## Data to use
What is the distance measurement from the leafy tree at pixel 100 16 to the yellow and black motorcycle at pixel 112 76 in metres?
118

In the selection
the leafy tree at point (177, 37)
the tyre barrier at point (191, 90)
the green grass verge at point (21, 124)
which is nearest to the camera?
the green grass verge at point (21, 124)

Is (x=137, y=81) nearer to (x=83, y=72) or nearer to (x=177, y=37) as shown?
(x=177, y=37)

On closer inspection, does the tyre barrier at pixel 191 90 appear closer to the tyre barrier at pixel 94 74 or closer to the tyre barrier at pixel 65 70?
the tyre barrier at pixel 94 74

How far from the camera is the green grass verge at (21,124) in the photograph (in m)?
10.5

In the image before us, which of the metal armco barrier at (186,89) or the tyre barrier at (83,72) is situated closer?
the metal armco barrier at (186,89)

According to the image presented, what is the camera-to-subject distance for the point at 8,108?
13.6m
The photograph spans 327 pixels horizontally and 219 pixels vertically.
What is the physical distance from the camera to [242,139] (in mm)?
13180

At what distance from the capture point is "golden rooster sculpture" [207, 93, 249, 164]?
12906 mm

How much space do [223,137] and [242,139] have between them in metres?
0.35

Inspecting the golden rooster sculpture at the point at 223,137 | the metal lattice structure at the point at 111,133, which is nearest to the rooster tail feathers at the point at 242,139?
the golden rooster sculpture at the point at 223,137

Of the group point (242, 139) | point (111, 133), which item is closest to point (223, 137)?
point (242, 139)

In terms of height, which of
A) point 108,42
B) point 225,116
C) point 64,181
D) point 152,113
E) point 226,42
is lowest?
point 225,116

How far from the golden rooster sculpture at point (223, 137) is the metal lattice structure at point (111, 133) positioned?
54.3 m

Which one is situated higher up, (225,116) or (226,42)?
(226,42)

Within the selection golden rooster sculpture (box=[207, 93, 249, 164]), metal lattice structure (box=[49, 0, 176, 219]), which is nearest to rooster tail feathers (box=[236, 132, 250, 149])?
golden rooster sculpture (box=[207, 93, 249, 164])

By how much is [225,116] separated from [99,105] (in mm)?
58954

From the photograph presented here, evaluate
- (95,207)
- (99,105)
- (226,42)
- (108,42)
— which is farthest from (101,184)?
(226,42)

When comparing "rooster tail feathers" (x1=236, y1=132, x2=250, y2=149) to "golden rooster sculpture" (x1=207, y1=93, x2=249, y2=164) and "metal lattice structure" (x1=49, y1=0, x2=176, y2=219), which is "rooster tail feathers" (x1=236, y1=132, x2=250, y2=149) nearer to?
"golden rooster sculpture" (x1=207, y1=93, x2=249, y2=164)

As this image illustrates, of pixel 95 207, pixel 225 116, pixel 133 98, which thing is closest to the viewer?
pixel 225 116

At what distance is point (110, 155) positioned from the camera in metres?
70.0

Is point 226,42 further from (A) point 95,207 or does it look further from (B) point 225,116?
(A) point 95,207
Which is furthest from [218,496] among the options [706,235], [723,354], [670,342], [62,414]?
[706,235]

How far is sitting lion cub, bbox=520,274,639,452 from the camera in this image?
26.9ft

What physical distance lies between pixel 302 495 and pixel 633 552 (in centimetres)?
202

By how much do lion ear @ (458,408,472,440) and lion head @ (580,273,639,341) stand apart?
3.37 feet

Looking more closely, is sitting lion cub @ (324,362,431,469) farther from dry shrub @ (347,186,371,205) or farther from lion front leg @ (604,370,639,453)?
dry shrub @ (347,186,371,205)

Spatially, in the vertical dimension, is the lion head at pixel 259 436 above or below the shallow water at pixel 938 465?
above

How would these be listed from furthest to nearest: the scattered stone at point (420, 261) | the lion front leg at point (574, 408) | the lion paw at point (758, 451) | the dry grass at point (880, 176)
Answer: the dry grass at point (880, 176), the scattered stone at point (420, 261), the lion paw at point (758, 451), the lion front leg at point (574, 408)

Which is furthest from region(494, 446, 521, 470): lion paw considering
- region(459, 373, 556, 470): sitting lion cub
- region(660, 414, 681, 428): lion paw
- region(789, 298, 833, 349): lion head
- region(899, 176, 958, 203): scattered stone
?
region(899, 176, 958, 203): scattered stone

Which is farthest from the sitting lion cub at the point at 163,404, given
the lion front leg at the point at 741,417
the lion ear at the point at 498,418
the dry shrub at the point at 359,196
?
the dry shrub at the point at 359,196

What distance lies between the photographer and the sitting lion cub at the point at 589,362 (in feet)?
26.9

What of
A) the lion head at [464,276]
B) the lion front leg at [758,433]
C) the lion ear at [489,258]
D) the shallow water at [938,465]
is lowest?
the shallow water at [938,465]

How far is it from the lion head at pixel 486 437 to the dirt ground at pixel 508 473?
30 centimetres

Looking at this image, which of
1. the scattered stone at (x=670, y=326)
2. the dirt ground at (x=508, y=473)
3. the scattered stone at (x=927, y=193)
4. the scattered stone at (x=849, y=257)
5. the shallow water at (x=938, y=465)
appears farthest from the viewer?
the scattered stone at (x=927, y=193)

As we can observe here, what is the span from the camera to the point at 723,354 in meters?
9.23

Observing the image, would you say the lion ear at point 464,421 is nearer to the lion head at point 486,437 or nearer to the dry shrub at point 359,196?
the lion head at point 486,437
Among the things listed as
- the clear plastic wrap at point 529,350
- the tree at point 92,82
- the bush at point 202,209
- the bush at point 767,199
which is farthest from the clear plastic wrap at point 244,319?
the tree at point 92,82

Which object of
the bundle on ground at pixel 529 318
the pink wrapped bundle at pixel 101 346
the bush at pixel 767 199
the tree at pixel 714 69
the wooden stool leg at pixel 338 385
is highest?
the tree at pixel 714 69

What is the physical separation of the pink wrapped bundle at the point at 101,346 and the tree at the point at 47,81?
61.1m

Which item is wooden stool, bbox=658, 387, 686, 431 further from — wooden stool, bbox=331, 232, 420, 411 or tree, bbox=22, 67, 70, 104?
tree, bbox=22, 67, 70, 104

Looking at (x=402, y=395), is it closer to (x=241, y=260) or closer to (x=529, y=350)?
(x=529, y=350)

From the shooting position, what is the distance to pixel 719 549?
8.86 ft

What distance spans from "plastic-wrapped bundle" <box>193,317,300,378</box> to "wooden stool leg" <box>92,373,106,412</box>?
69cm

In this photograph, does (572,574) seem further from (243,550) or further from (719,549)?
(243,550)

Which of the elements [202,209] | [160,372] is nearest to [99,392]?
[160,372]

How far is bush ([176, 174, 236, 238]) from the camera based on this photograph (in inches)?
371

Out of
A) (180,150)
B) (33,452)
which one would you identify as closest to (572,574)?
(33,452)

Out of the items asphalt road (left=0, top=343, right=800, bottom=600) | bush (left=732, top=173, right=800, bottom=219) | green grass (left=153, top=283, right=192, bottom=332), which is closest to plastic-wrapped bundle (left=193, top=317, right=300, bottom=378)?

## Your instructions
Copy every one of the records above word for word, without changing anything.

## Exercise solution
What is the distance measurement from the leafy tree at pixel 100 16 to the yellow and black motorcycle at pixel 112 76 in metres?
118

In the selection
the leafy tree at point (177, 37)
the tyre barrier at point (191, 90)
the green grass verge at point (21, 124)
which is nearest to the camera?
the green grass verge at point (21, 124)

Is (x=137, y=81) nearer to (x=83, y=72) or nearer to (x=177, y=37) as shown?
(x=177, y=37)

On closer inspection, does the tyre barrier at pixel 191 90 appear closer to the tyre barrier at pixel 94 74 or closer to the tyre barrier at pixel 65 70?
the tyre barrier at pixel 94 74

How far from the camera is the green grass verge at (21,124) in the photograph (in m)?
10.5

In the image before us, which of the metal armco barrier at (186,89) or the tyre barrier at (83,72) is situated closer?
the metal armco barrier at (186,89)

According to the image presented, what is the camera-to-subject distance for the point at 8,108?
13.6m
The photograph spans 327 pixels horizontally and 219 pixels vertically.
What is the physical distance from the camera to [242,139] (in mm)?
13180

At what distance from the capture point is "golden rooster sculpture" [207, 93, 249, 164]?
12906 mm

How much space do [223,137] and [242,139] have between them in metres?
0.35

Inspecting the golden rooster sculpture at the point at 223,137 | the metal lattice structure at the point at 111,133, which is nearest to the rooster tail feathers at the point at 242,139?
the golden rooster sculpture at the point at 223,137

Of the group point (242, 139) | point (111, 133), which item is closest to point (223, 137)?
point (242, 139)

In terms of height, which of
A) point 108,42
B) point 225,116
C) point 64,181
D) point 152,113
E) point 226,42
is lowest?
point 225,116

How far from the golden rooster sculpture at point (223, 137) is the metal lattice structure at point (111, 133) positioned?
54.3 m

Which one is situated higher up, (225,116) or (226,42)?
(226,42)

Within the selection golden rooster sculpture (box=[207, 93, 249, 164]), metal lattice structure (box=[49, 0, 176, 219]), which is nearest to rooster tail feathers (box=[236, 132, 250, 149])?
golden rooster sculpture (box=[207, 93, 249, 164])

By how much is [225,116] separated from [99,105] (in mm)?
58954

From the photograph presented here, evaluate
- (95,207)
- (99,105)
- (226,42)
- (108,42)
— which is farthest from (101,184)?
(226,42)

When comparing "rooster tail feathers" (x1=236, y1=132, x2=250, y2=149) to "golden rooster sculpture" (x1=207, y1=93, x2=249, y2=164) and "metal lattice structure" (x1=49, y1=0, x2=176, y2=219), which is "rooster tail feathers" (x1=236, y1=132, x2=250, y2=149) nearer to?
"golden rooster sculpture" (x1=207, y1=93, x2=249, y2=164)

As this image illustrates, of pixel 95 207, pixel 225 116, pixel 133 98, which thing is closest to the viewer?
pixel 225 116

At what distance is point (110, 155) positioned from the camera in metres?
70.0

Is point 226,42 further from (A) point 95,207 or does it look further from (B) point 225,116?
(A) point 95,207
Which is furthest from [218,496] among the options [706,235], [723,354], [670,342], [62,414]?
[706,235]

How far is sitting lion cub, bbox=520,274,639,452 from the camera in this image?
26.9ft

What physical distance lies between pixel 302 495 and pixel 633 552 (in centimetres)?
202

By how much do lion ear @ (458,408,472,440) and lion head @ (580,273,639,341) stand apart?
3.37 feet

Looking more closely, is sitting lion cub @ (324,362,431,469) farther from dry shrub @ (347,186,371,205) or farther from lion front leg @ (604,370,639,453)?
dry shrub @ (347,186,371,205)

Spatially, in the vertical dimension, is the lion head at pixel 259 436 above or below the shallow water at pixel 938 465?
above

How would these be listed from furthest to nearest: the scattered stone at point (420, 261) | the lion front leg at point (574, 408) | the lion paw at point (758, 451) | the dry grass at point (880, 176)
Answer: the dry grass at point (880, 176), the scattered stone at point (420, 261), the lion paw at point (758, 451), the lion front leg at point (574, 408)

Which is furthest from region(494, 446, 521, 470): lion paw considering
- region(459, 373, 556, 470): sitting lion cub
- region(660, 414, 681, 428): lion paw
- region(789, 298, 833, 349): lion head
- region(899, 176, 958, 203): scattered stone
?
region(899, 176, 958, 203): scattered stone

Which is farthest from the sitting lion cub at the point at 163,404, given
the lion front leg at the point at 741,417
the lion ear at the point at 498,418
the dry shrub at the point at 359,196
?
the dry shrub at the point at 359,196

What distance lies between the photographer and the sitting lion cub at the point at 589,362 (in feet)?
26.9

What of
A) the lion head at [464,276]
B) the lion front leg at [758,433]
C) the lion ear at [489,258]
D) the shallow water at [938,465]
is lowest?
the shallow water at [938,465]

How far is it from the lion head at pixel 486 437 to the dirt ground at pixel 508 473?
30 centimetres

Looking at this image, which of
1. the scattered stone at (x=670, y=326)
2. the dirt ground at (x=508, y=473)
3. the scattered stone at (x=927, y=193)
4. the scattered stone at (x=849, y=257)
5. the shallow water at (x=938, y=465)
appears farthest from the viewer?
the scattered stone at (x=927, y=193)

As we can observe here, what is the span from the camera to the point at 723,354 in meters?
9.23

Observing the image, would you say the lion ear at point 464,421 is nearer to the lion head at point 486,437 or nearer to the dry shrub at point 359,196?
the lion head at point 486,437
Among the things listed as
- the clear plastic wrap at point 529,350
- the tree at point 92,82
- the bush at point 202,209
- the bush at point 767,199
which is farthest from the clear plastic wrap at point 244,319?
the tree at point 92,82

Which object of
the bundle on ground at pixel 529 318
the pink wrapped bundle at pixel 101 346
the bush at pixel 767 199
the tree at pixel 714 69
the wooden stool leg at pixel 338 385
is highest?
the tree at pixel 714 69

What is the physical separation of the pink wrapped bundle at the point at 101,346 and the tree at the point at 47,81?
61.1m

Which item is wooden stool, bbox=658, 387, 686, 431 further from — wooden stool, bbox=331, 232, 420, 411 or tree, bbox=22, 67, 70, 104?
tree, bbox=22, 67, 70, 104

Looking at (x=402, y=395), is it closer to (x=241, y=260) or closer to (x=529, y=350)?
(x=529, y=350)

From the shooting position, what is the distance to pixel 719 549?
8.86 ft

What distance spans from "plastic-wrapped bundle" <box>193,317,300,378</box> to "wooden stool leg" <box>92,373,106,412</box>?
69cm

In this photograph, does (572,574) seem further from (243,550) or further from (719,549)?
(243,550)

Which of the elements [202,209] | [160,372] is nearest to [99,392]?
[160,372]

How far is bush ([176, 174, 236, 238]) from the camera based on this photograph (in inches)?
371

Out of
A) (180,150)
B) (33,452)
which one would you identify as closest to (572,574)?
(33,452)

Out of the items asphalt road (left=0, top=343, right=800, bottom=600) | bush (left=732, top=173, right=800, bottom=219) | green grass (left=153, top=283, right=192, bottom=332), which is closest to plastic-wrapped bundle (left=193, top=317, right=300, bottom=378)?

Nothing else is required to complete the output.